Офицерик забирает деньги, уходит.
— В Щигры я вас отправлю, — говорит комендант. — Благодарите господа: туда идет состав с двумя ротами марковского полка. Но мой совет. Еще раз подумайте, стоит ли ехать. Очень там сейчас трудно…
…Они со Скрибным в «холодушке» у марковцев. Паровозишко слабенький, состав из десятка товарных вагонов тащит рывками. На подъемах еле вытягивает. Зато на спусках еще и гудит.
— Чего гудит? Дурак, — капризно кривит тонкие бледные губы безусый прапорщик в мундире с погонами из черного бархата.

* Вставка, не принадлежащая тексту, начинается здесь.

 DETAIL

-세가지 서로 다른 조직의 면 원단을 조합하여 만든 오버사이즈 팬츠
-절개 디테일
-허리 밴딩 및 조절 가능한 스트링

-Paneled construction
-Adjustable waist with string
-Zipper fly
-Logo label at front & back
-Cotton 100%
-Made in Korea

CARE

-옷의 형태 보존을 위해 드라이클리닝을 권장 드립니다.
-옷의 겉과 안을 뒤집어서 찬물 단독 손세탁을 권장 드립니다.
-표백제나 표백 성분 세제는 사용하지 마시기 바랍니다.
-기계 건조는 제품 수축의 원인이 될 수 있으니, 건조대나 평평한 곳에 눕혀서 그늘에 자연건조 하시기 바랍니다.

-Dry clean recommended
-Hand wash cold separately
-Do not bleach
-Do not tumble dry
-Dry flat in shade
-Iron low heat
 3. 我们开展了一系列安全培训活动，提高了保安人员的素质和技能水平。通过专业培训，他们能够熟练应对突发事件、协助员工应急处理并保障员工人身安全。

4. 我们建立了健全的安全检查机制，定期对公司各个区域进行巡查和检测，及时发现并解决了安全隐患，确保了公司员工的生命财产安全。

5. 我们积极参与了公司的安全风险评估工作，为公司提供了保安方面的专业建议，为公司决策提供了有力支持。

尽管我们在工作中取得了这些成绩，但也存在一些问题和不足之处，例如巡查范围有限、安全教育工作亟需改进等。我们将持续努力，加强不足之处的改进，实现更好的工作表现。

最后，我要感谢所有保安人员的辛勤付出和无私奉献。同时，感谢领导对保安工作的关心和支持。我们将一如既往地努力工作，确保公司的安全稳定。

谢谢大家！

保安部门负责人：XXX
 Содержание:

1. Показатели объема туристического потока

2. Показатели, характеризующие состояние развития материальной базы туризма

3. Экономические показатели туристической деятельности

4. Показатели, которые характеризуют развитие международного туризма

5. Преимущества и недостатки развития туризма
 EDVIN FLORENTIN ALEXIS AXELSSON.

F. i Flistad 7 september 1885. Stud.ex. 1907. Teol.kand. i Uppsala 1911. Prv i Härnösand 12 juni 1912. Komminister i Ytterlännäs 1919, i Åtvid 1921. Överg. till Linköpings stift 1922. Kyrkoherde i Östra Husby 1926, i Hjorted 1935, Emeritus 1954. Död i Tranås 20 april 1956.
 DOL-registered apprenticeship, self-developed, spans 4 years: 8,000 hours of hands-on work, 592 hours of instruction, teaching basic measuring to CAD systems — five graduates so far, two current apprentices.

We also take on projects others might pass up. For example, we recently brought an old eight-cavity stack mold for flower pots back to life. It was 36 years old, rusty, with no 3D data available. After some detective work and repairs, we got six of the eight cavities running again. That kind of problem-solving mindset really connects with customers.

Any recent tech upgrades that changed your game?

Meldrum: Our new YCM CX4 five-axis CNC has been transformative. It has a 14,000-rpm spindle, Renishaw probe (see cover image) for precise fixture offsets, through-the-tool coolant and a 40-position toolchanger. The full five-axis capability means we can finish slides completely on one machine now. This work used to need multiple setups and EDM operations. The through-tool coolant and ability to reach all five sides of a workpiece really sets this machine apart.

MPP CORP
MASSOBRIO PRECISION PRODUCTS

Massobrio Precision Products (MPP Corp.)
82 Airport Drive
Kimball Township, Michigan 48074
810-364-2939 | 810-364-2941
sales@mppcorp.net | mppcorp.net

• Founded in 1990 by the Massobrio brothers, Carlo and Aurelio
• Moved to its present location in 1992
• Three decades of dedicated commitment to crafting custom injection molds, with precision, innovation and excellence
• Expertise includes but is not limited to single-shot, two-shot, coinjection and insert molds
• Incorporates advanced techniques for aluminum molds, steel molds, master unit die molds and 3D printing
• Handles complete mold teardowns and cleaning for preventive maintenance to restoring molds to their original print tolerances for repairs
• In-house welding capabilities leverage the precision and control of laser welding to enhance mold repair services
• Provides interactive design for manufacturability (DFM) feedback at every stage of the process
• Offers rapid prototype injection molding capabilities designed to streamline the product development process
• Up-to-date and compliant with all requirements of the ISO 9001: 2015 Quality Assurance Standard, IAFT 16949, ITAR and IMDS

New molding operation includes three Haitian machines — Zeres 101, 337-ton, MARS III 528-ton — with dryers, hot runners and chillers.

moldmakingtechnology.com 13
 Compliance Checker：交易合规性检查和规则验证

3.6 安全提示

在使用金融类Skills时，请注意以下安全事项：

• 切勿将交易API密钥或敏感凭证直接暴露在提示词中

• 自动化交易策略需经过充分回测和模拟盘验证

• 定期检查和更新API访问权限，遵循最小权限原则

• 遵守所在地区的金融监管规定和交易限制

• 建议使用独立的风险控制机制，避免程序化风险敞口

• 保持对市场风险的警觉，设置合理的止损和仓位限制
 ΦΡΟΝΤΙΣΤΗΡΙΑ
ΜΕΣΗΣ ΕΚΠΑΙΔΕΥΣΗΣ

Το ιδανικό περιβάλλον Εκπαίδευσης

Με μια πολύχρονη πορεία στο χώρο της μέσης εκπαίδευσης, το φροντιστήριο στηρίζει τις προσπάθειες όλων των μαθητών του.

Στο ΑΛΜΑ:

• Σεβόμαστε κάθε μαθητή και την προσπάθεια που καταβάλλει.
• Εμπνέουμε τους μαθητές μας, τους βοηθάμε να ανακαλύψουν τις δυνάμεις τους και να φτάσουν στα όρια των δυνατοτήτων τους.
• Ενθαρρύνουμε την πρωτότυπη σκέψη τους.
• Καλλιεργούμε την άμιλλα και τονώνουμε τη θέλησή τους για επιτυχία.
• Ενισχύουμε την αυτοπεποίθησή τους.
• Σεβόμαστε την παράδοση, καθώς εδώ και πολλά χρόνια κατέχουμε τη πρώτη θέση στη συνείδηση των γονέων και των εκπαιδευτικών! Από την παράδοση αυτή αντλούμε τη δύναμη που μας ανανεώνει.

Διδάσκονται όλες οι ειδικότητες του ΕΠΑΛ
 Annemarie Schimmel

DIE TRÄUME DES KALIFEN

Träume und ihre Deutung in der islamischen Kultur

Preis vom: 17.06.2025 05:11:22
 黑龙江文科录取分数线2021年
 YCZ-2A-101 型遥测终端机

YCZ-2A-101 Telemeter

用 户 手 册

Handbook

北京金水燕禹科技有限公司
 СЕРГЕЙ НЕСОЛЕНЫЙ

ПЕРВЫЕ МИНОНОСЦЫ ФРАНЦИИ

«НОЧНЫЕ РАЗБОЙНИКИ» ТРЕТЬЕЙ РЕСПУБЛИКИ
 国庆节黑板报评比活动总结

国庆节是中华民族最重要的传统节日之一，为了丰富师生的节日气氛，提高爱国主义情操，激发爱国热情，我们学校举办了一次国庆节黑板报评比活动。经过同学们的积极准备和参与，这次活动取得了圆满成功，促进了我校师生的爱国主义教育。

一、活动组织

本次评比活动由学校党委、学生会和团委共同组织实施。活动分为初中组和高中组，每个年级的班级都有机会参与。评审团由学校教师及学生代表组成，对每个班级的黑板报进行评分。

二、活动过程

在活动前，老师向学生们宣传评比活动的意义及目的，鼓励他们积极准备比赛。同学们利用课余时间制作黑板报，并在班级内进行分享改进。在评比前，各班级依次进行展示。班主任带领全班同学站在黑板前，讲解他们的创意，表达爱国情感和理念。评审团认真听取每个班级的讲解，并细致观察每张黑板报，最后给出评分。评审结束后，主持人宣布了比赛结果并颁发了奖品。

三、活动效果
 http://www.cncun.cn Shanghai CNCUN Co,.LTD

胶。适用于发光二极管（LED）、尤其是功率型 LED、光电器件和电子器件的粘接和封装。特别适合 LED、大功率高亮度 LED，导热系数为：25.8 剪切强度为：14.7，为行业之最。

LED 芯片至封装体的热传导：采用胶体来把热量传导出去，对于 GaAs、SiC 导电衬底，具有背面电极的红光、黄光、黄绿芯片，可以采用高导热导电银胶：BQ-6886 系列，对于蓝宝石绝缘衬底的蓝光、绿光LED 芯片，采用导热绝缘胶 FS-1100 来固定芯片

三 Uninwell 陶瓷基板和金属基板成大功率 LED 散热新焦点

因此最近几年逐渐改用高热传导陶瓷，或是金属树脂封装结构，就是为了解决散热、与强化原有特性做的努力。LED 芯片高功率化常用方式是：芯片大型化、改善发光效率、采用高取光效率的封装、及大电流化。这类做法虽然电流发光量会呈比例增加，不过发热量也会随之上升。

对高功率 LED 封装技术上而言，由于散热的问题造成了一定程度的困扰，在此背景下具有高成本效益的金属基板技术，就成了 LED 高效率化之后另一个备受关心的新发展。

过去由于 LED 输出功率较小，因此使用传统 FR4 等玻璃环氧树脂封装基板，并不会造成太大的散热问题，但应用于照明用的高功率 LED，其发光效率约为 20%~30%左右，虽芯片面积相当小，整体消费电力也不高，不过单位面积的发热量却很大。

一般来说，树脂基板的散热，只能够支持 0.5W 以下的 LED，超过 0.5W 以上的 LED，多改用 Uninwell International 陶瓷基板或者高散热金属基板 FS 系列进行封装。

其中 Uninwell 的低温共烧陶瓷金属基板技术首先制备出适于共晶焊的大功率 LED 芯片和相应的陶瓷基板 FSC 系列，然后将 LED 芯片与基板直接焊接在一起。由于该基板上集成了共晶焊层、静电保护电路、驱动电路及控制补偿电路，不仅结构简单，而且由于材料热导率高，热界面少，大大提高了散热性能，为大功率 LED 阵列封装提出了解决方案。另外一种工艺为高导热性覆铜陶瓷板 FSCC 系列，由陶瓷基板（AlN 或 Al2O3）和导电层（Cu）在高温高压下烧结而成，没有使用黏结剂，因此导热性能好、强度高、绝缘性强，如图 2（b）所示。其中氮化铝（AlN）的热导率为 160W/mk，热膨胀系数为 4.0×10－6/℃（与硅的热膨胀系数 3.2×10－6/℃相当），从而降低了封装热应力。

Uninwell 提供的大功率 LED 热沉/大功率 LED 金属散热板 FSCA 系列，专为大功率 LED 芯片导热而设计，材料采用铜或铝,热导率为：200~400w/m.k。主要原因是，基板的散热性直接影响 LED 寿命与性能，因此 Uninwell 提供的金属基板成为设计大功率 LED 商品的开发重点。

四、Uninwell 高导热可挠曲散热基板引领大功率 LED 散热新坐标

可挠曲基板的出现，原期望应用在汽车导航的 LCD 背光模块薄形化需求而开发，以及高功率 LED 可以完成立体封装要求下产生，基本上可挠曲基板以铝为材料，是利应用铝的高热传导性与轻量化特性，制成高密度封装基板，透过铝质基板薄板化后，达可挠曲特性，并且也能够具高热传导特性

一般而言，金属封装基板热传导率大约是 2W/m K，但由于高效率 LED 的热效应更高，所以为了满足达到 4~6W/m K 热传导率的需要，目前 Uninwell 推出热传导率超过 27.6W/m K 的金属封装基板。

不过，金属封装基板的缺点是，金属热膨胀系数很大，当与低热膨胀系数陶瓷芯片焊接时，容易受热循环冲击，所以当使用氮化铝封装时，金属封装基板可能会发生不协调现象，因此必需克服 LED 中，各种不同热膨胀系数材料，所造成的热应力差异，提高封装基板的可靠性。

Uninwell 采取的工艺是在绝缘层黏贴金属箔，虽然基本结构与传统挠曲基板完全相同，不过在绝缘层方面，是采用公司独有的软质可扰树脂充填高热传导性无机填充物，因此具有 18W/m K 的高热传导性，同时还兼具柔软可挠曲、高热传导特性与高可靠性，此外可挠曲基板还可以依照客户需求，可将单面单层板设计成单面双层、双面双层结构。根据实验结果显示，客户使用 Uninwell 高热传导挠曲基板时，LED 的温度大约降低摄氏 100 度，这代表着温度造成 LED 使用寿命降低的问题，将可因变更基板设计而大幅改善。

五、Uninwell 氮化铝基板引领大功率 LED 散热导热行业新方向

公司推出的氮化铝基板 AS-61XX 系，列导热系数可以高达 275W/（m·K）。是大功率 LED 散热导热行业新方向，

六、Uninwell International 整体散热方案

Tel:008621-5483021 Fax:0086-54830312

Шорохов знает, что машинист их паровоза так предупреждает возможный встречный поезд, но, чтобы начать разговор, отзывается:
— Потому и гудит, что дурак.
Кто такие марковцы, ему известно. Офицерство. Народ отчаянный. Презрение к собственной смерти у них не бравада, цвет погон — знак вечного траура по убитому командиру. Личности для них святой.
Сидит он с этим марковцем плечом к плечу на винтовочном ящике возле чугунной печурки. Прапорщик не отрывает глаз от огня в ее топке. Жгут в ней эти господа доски, выломанные в той части их вагона, которая прежде была разгорожена нарами.
Окошки под потолком вагона без стекол. Заколочены. День ли, ночь? Впрочем, какая разница! Главное свершилось — едут.